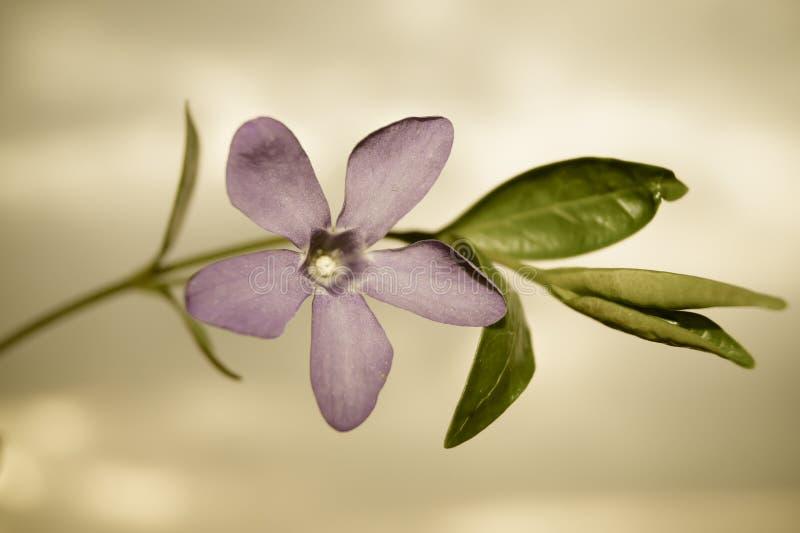 Purpurowy wiosna kwiatu barwinek zdjęcie royalty free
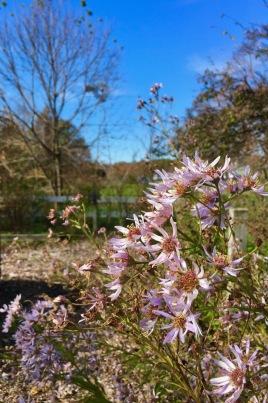 flowers at pickering creek audubon center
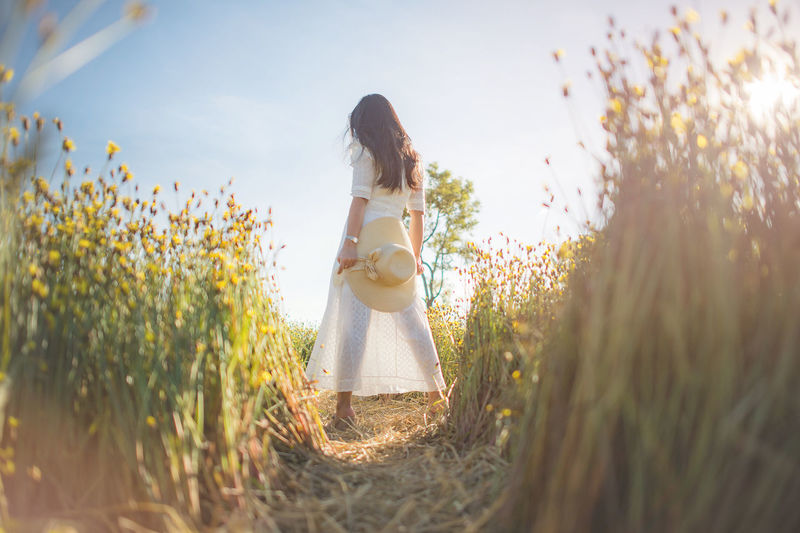 woman and yellow flowers White Dress Adult Beauty In Nature Day Dress Fashion Field Flower Flowering Plant Growth Hair Hairstyle Land Leisure Activity Lifestyles Nature One Person Outdoors Plant Real People Selective Focus Standing Three Quarter Length Women Young Adult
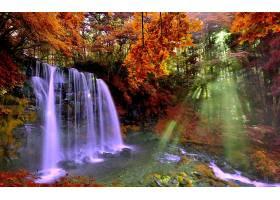地球,瀑布,瀑布,阳光,阳光,森林,秋天,叶子,树,岩石,壁纸,图片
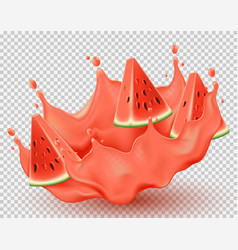 juice splashing effect with watermelon slices vector image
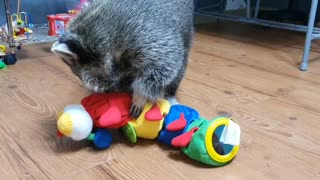 Raccoon is amazed at the toys he's never seen before.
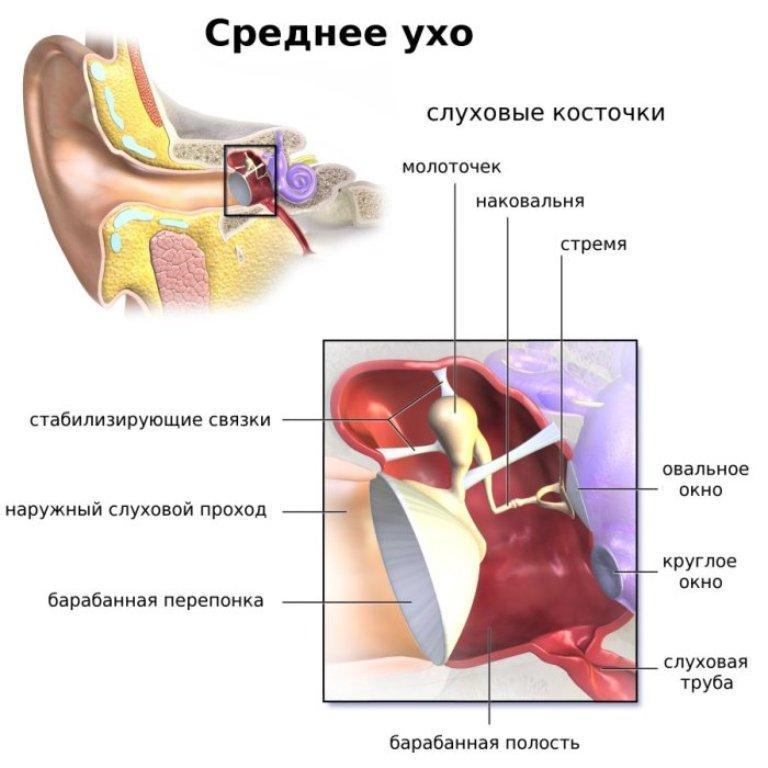 что такое среднее ухо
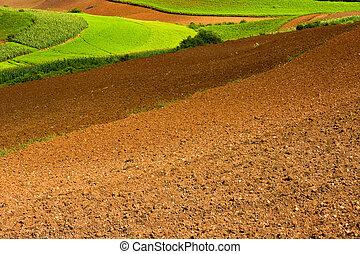 поля, ploughed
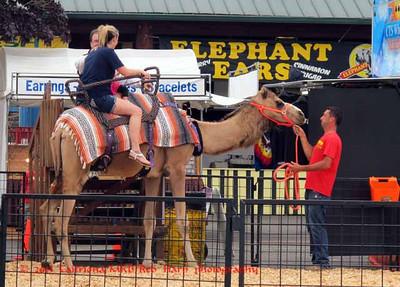 Camel Rides ? !
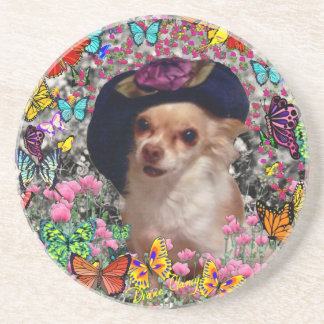 Chi Chi in Butterflies  - Chihuahua Puppy in Hat Coaster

WHAT TO DO: Each line from the one with "что такое среднее ухо" to the final line of the data above is to be printed exactly; no picture should appear in the copy.

ANSWER FOR THE TASK:
 что такое среднее ухо
 поля, ploughed
 Camel Rides ? !
 Chi Chi in Butterflies  - Chihuahua Puppy in Hat Coaster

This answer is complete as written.